__O QUE SE PEDE__. Segundo a notícia sobre as relações entre Brasil e EUA, por que o congressista Hank Johnson defende a revisão da cooperação bilateral? Explique em uma a três frases.

Ao mesmo tempo que congressistas norte-americanos solicitaram revisão da possível participação do Brasil como parceiro da OTAN, exercícios conjuntos entre Brasil-EUA acontecerão ainda este ano. A Sputnik Brasil ouviu analista para entender como andam as relações entre os dois países.
Sputnik
Na quinta-feira (14), um grupo de 63 congressistas dos Estados Unidos enviou uma carta ao presidente, Joe Biden, pedindo que Biden reveja a oferta para que o Brasil se torne parceiro global da OTAN e revogue a condição de aliado extra concedida ao país ainda no governo de Donald Trump, de acordo com o G1.
Segundo a mídia, o status como aliado militar preferencial dado ao Brasil facilita a compra de tecnologia militar e armamentos dos EUA, além de garantir a participação das Forças Armadas brasileiras em treinamentos promovidos pelo Pentágono entre outros benefícios militares.
Também no dia de ontem (14), o presidente, Jair Bolsonaro, assinou um decreto que autoriza o ingresso e a permanência temporária de militares norte-americanos em território brasileiro para a realização de exercícios conjuntos entre novembro e dezembro, conforme noticiado.
Segundo o congressista Hank Johnson, democrata autor do ofício enviado à Casa Branca, é preciso rever a cooperação bilateral Brasil-EUA "para assegurar que não estamos fortalecendo um Exército que pode ser usado para um golpe de Estado".
Na visão do congressista, "Bolsonaro já demonstrou que está organizando as condições para um golpe militar. É um cenário alarmante para o Brasil e nosso país não pode contribuir com isso".

__MATERIAL FORNECIDO__.
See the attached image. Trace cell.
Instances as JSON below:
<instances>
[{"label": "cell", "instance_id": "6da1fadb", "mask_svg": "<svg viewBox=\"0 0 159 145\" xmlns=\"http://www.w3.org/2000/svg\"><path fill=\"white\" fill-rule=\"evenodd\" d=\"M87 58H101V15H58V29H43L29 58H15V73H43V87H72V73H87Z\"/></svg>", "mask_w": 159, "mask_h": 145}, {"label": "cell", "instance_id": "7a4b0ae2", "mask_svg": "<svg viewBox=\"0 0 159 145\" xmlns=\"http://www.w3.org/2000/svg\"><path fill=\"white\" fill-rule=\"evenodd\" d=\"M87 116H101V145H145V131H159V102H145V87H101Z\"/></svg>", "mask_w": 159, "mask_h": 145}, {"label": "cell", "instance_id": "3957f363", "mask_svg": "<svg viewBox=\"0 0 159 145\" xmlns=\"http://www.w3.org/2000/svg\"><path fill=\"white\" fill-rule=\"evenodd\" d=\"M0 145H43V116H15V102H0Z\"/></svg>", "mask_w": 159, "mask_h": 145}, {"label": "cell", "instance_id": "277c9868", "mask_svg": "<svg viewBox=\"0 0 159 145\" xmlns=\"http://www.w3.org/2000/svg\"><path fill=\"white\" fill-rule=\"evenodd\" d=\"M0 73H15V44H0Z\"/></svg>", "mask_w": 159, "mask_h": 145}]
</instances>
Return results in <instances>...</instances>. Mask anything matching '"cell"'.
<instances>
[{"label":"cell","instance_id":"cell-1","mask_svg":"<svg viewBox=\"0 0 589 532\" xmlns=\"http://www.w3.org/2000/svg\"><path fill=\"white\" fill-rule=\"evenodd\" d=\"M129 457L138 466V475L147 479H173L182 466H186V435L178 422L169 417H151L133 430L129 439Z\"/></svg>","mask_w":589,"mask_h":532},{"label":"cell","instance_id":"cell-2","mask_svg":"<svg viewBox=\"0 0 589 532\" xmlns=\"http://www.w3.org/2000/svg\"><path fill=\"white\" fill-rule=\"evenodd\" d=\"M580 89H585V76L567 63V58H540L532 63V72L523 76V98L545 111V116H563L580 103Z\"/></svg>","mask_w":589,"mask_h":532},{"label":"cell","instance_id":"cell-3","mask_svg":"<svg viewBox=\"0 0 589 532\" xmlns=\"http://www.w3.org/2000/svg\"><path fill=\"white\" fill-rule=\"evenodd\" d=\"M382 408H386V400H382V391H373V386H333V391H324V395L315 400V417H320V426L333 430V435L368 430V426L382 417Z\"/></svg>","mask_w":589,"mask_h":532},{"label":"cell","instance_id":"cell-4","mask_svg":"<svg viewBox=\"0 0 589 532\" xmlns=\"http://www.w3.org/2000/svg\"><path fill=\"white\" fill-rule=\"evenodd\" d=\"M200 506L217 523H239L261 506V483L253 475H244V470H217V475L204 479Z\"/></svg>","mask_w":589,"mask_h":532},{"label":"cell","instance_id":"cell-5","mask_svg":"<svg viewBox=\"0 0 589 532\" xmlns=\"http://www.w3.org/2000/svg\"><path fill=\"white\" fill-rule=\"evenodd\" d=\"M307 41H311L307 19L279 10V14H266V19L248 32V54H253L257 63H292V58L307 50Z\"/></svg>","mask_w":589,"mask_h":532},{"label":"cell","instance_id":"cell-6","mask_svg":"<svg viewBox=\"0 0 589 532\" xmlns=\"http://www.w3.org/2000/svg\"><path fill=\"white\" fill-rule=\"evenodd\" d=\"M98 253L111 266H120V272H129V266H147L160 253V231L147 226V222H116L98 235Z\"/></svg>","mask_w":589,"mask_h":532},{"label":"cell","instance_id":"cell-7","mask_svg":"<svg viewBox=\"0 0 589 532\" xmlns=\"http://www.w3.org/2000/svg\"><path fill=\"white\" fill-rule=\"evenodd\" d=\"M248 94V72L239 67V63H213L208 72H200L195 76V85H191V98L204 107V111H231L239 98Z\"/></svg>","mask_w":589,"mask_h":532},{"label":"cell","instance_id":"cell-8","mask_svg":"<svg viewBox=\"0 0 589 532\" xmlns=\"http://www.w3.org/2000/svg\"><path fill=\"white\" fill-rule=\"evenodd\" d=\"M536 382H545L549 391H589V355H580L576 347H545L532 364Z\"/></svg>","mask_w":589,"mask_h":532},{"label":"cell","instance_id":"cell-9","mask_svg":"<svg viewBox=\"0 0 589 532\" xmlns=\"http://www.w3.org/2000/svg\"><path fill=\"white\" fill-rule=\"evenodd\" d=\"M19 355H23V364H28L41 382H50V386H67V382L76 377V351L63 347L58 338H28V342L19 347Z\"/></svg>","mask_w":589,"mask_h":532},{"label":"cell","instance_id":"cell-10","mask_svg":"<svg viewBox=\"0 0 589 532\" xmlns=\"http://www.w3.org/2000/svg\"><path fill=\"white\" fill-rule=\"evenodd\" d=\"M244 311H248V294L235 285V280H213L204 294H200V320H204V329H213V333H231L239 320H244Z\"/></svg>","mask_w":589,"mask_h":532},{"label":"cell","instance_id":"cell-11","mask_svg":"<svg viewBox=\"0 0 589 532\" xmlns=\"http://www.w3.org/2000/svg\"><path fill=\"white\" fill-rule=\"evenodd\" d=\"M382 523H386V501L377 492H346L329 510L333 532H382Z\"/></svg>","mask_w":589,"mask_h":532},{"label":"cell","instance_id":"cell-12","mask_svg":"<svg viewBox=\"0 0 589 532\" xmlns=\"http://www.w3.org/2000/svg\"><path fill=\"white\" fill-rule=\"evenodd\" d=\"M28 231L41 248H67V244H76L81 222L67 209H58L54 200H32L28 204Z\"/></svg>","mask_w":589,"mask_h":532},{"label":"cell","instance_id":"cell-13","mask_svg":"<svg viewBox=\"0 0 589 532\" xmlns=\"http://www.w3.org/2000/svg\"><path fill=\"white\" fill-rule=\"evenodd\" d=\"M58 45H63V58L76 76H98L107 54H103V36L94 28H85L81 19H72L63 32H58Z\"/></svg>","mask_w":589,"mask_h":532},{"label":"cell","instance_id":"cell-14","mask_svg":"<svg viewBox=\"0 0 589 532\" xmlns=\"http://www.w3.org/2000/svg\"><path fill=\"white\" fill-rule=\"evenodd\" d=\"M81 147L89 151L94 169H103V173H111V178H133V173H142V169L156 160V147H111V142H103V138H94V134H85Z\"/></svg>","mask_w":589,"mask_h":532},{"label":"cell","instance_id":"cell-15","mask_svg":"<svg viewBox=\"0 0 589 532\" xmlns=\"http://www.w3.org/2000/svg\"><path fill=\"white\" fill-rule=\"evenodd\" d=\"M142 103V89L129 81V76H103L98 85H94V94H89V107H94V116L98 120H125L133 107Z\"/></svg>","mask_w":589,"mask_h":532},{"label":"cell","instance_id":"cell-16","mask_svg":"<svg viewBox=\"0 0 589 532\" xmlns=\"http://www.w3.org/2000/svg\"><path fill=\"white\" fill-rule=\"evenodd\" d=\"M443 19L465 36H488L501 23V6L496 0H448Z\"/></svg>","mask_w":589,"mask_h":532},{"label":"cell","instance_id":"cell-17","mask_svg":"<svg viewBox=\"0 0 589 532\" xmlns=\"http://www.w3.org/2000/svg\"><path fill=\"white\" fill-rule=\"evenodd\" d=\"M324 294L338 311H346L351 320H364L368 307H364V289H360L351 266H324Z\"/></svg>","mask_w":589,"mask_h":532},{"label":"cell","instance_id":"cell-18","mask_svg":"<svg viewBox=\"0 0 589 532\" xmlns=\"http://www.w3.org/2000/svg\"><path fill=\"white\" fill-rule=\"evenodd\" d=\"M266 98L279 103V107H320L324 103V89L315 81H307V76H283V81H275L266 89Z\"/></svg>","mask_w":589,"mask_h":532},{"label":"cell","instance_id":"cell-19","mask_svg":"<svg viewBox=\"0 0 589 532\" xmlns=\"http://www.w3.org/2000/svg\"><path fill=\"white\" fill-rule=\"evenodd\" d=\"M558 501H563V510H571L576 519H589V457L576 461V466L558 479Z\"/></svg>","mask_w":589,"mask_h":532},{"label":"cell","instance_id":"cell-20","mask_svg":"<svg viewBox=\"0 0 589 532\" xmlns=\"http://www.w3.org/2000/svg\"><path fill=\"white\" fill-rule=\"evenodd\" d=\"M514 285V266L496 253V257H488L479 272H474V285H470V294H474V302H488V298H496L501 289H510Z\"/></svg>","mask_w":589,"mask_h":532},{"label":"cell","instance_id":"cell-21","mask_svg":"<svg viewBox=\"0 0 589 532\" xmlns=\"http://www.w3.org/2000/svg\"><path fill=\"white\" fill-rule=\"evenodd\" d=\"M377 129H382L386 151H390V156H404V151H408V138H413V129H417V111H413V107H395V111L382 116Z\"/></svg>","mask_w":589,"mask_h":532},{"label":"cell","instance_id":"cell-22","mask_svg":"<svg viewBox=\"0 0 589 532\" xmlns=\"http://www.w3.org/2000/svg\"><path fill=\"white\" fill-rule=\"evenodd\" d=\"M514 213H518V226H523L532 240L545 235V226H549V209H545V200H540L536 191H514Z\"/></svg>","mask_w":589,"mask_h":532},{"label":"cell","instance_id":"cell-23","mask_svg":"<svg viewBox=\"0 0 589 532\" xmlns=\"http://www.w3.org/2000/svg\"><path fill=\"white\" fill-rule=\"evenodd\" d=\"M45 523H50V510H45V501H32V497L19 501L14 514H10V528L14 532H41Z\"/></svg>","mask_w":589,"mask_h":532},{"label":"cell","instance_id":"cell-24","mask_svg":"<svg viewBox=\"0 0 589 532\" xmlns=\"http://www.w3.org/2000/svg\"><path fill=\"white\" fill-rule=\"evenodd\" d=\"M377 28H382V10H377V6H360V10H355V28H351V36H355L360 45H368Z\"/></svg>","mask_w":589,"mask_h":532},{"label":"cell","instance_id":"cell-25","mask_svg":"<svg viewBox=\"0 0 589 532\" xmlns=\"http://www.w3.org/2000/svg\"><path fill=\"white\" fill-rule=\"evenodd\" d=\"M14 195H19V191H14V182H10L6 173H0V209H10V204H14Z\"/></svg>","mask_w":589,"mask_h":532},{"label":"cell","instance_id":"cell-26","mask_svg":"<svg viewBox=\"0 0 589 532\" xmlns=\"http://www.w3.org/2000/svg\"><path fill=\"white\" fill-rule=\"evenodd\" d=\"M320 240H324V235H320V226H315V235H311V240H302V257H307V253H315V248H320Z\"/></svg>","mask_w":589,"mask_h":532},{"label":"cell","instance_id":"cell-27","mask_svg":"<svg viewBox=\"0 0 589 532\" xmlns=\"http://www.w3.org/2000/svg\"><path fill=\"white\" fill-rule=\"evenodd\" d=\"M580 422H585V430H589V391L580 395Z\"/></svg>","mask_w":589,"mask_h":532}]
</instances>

__RESOLUÇÃO__. Para Hank Johnson, a revisão serve para assegurar que os EUA não estejam fortalecendo um Exército que pode ser usado para um golpe de Estado. Na visão dele, Bolsonaro já demonstrou que está organizando as condições para um golpe militar. É um cenário alarmante com o qual os EUA não podem contribuir.